Sunday, March 14, 2010

Taller Structure, Bigger Shadow - The Politician, Part II

Now 3/4 finished with "The Politician", I am struck by this reality:

even as John Edwards is closing in on a bid for the presidency, even as he is expanding maximum effort to achieve this incredible goal, he is vigorously feeding the beast that will devour him. Why?

Why did John Edwards work so hard on destroying his own hopes at the same time he was doing all he could to realize them? Why do so many of us do the same?

One of the reasons, I am thinking, can be captured in the phrase: "the taller the structure, the bigger the shadow". Yes, this explains at least some of what is going on with the man who would be President - and there is a lesson there for all of us.

The shadow or shadow self is a notion popularized by pioneering Psychologist Carl Jung, who wrote:

"Everyone carries a shadow and the less it is embodied in the individual's conscious life, the blacker and denser it is. Furthermore, it is constantly in contact with other interests, so that it is continually subjected to modifications. But if it is repressed and isolated from consciousness, it never gets corrected."

The shadow consists of the unclaimed parts of ourselves -- the parts of our personality, behaviors, desires, insecurities, sins and vulnerabilities that we cannot bear to own. As a result, we repress them, ignore them, and leave them to grow in silence like the black mold inside a wall. Finally, one day, these unclaimed parts of ourselves begin to attach to the people or things that will eventually make them plain to the world.

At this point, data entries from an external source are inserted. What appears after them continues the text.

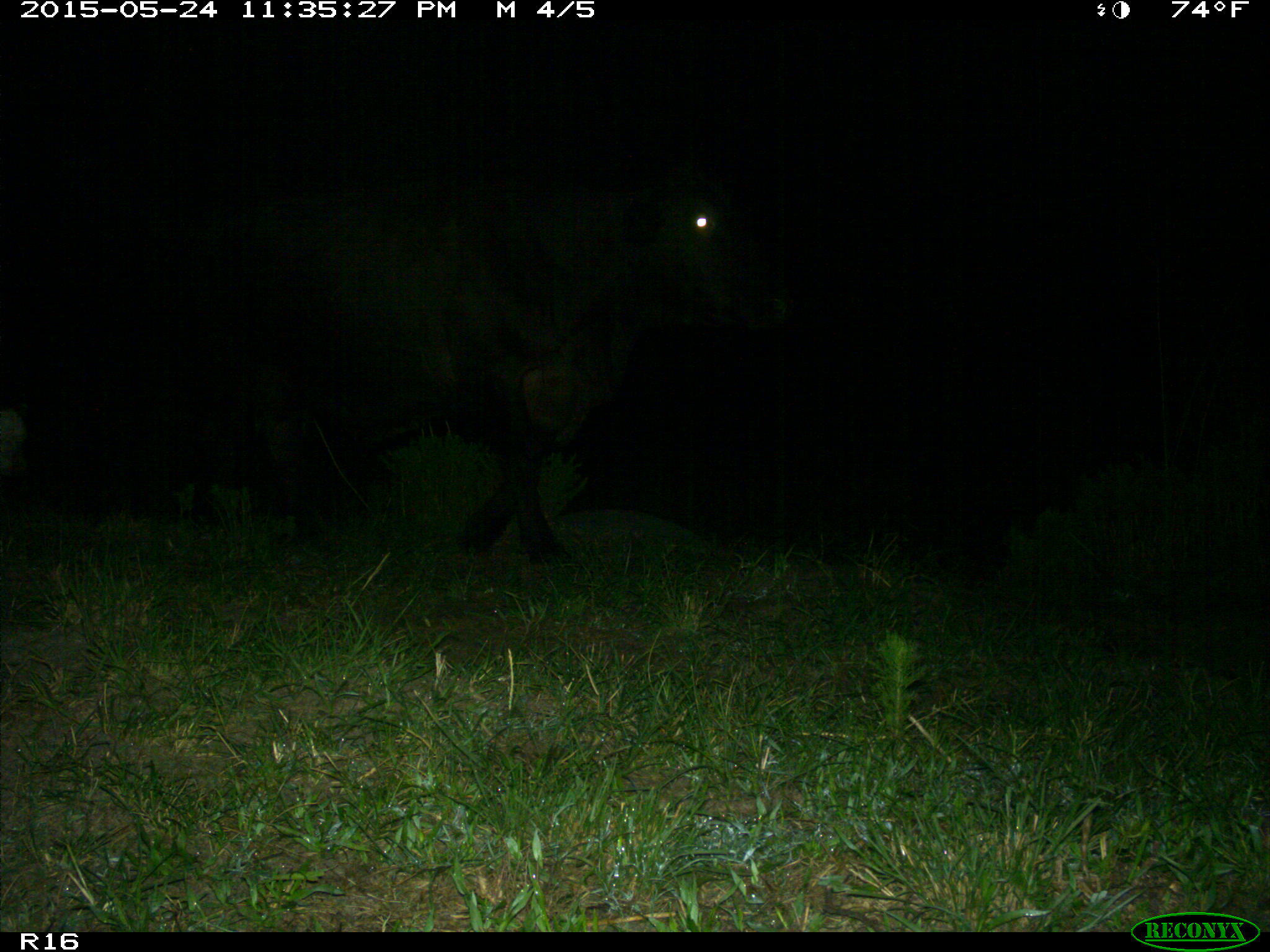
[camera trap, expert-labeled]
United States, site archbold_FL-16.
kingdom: Animalia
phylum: Chordata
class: Mammalia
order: Artiodactyla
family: Bovidae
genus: Bos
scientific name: Bos taurus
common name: domestic cow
Bos taurus (domestic cow).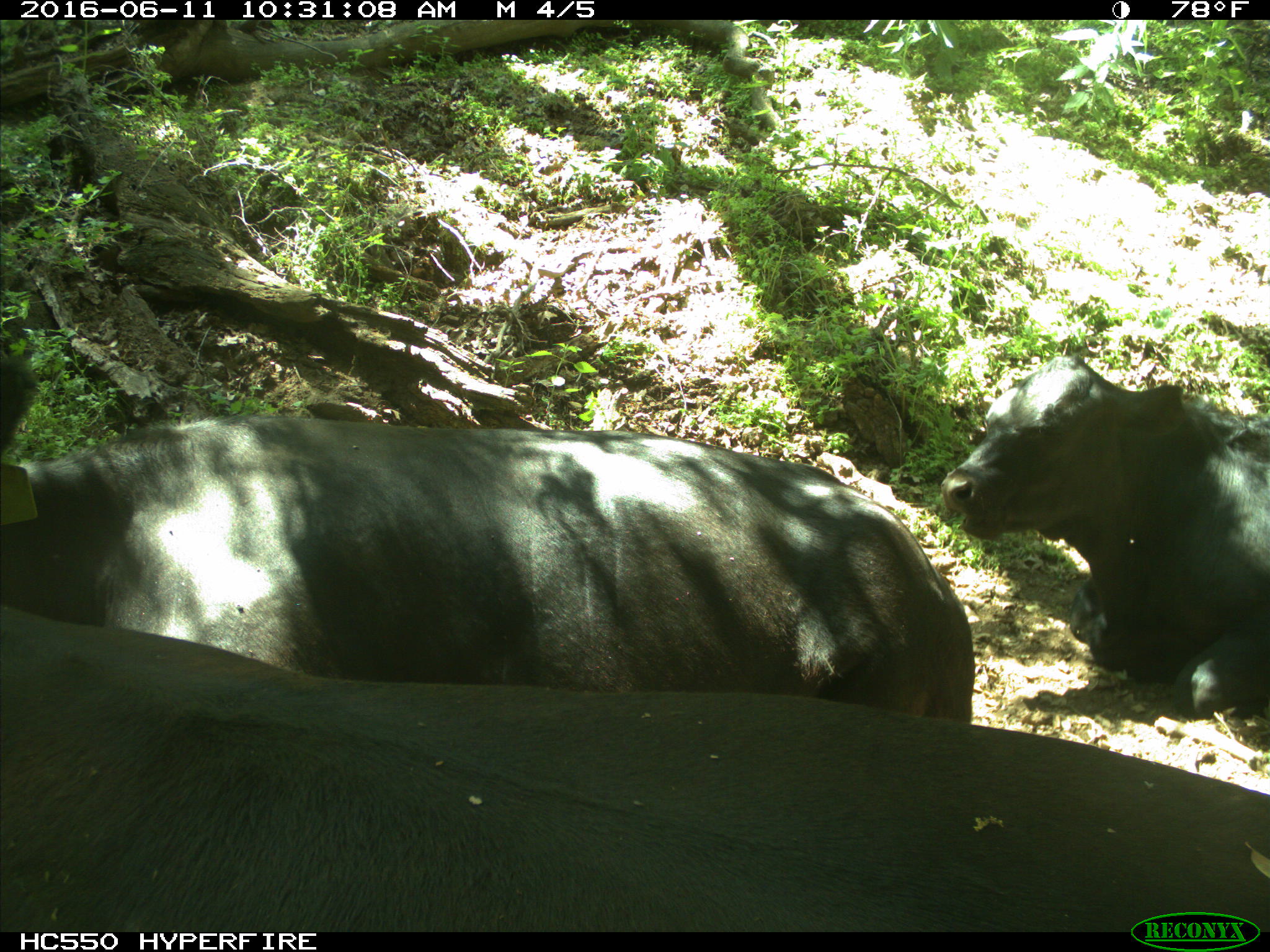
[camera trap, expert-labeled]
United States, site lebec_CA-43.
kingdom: Animalia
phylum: Chordata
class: Mammalia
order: Artiodactyla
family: Bovidae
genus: Bos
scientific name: Bos taurus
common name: domestic cow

It seems that the larger your public image and the greater your opportunity to influence others (the taller the structure), the less likely it is that you will want to face the things that lie in your own shadow. Our refusal to claim these things and subject them to the light sets us up for the empowerment of two versions of ourselves -- each operating independently of the other. When they meet at last, it can be humiliating, explosive and contradictory. But, if coaxed into the light by grace, there can be a tremendous amount of healing, redemption and deep reassurance that we are truly loved "as is".

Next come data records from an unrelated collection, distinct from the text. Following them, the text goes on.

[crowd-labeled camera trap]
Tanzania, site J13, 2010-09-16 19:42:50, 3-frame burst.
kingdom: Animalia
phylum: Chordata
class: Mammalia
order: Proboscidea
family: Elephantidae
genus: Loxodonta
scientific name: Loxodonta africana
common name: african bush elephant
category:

In the evangelical world, we have a growing number of stories of those who have come to encounter their shadow selves too late -- both King David and Ted Haggard come to mind. And yet, if anything, our faith - if it is truly biblical - should not strengthen the repression and disconnection that empowers our shadow. "If we walk in the light," John writes, "as He is in the light, we have fellowship with one another and the blood of Jesus Christ, God's son, cleanses us from all sin". But, in speaking of the shadow in his own way, the Apostle also goes on to warn: "if we say that we have no sin, we deceive ourselves and the truth is not in us" (I John 1: 7, 8). And so, it seems, we meet Jesus, one another and even our true selves only when we do so "in the light".

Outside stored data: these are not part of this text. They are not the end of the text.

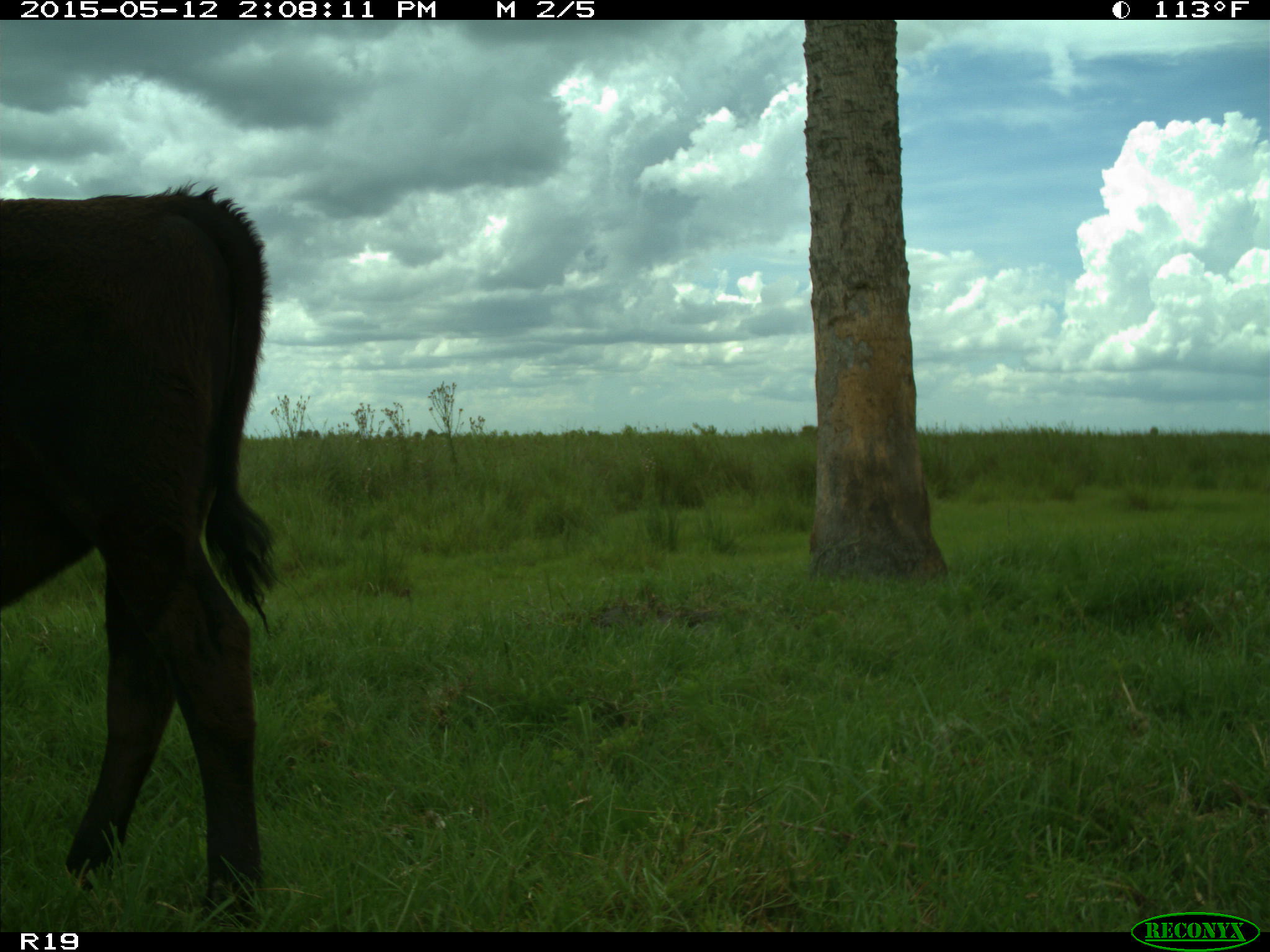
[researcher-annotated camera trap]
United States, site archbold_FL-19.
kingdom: Animalia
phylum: Chordata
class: Mammalia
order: Artiodactyla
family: Bovidae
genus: Bos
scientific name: Bos taurus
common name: domestic cow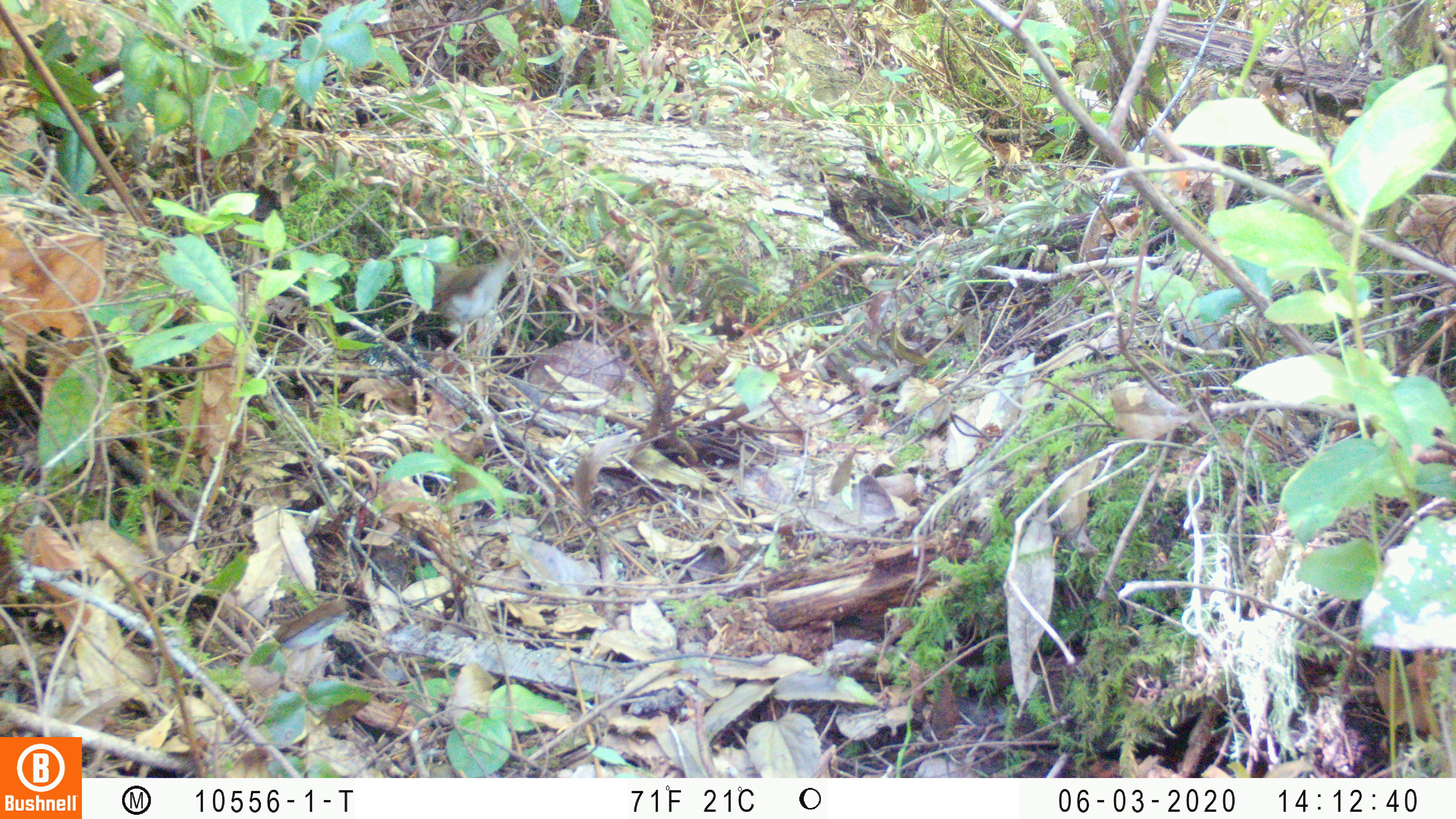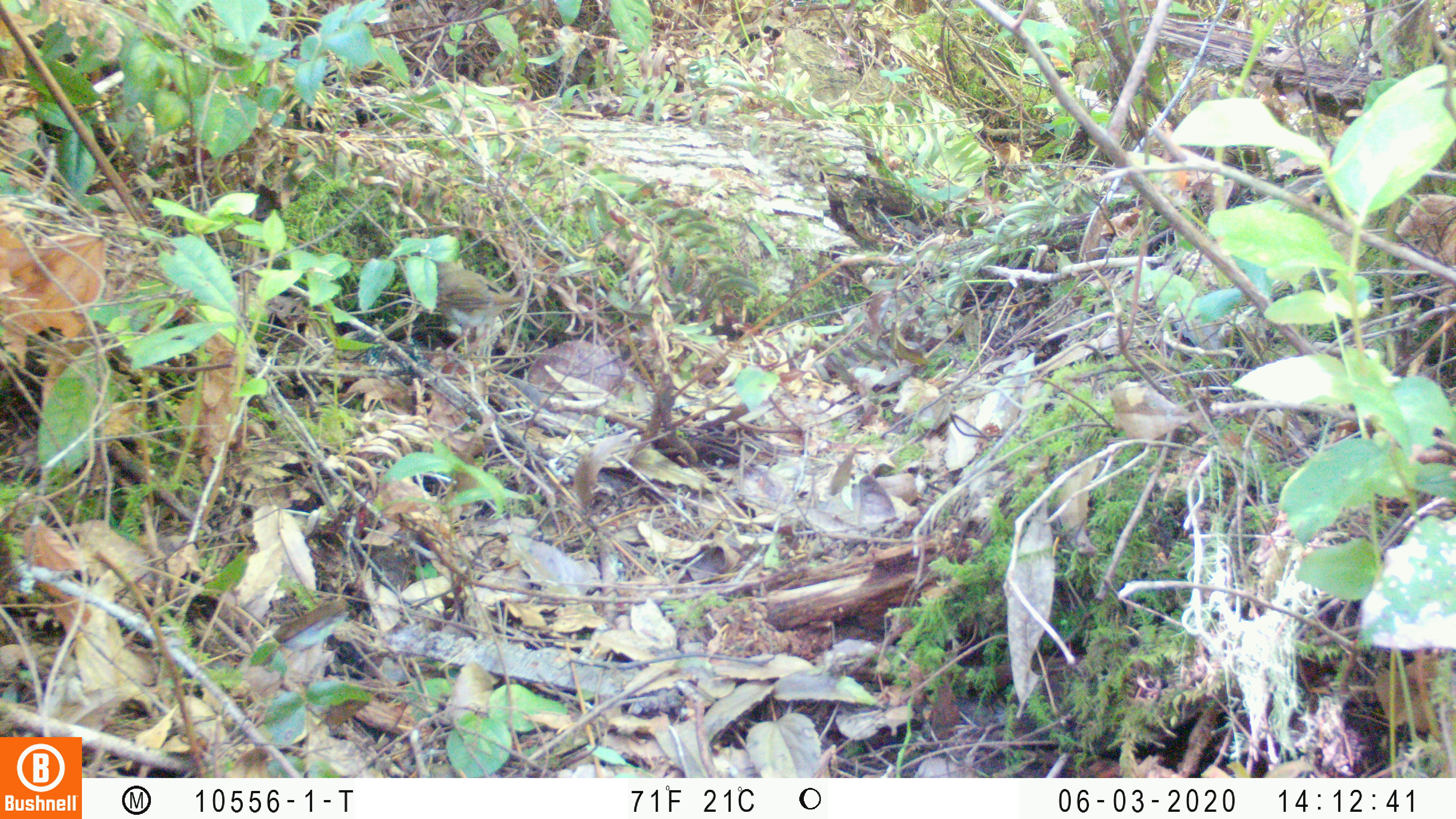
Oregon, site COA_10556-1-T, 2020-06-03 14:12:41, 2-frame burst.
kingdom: Animalia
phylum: Chordata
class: Aves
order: Passeriformes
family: Turdidae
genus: Catharus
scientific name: Catharus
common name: brown thrushes and nightingale-thrushes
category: catharus species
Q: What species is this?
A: Catharus species (brown thrushes and nightingale-thrushes) (Catharus).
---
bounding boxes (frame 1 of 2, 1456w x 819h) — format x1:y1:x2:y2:
catharus species: 431:256:510:327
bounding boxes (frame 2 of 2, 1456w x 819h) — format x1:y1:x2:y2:
catharus species: 429:259:530:339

"Edwards should have been more accountable", we might say and, indeed, he should. My observation, however, is that what is sometimes called "accountability" is only another form of repression and self-deceit that does not allow us to truly face the parts of ourselves of which we are ashamed. Accountability (as it is commonly practiced) may be good, but it will not bring wholeness and integration if we only wind up hiding from the light rather than courageously walking in it: "confess your sins (faults) to one another, and pray for each other, that you may be healed", James writes. Indeed.

There is a cautionary tale in the story of John Edwards. Imagine how his life and family, and the lives of many others around him, would be different had he chosen to deal differently with the growing disconnect in his life. But doing so requires some very unique kinds of relationships with God, a few trustworthy friends, and ourselves. Such relationships enable enough humility, vulnerability and honesty that we can claim what lies hidden in our shadow and expose it to the light. Sadly, high flyers risk much in developing such relationships and in keeping them intact while the wheels of achievement spin. But, as Edwards reminds us, they risk far more if they don't.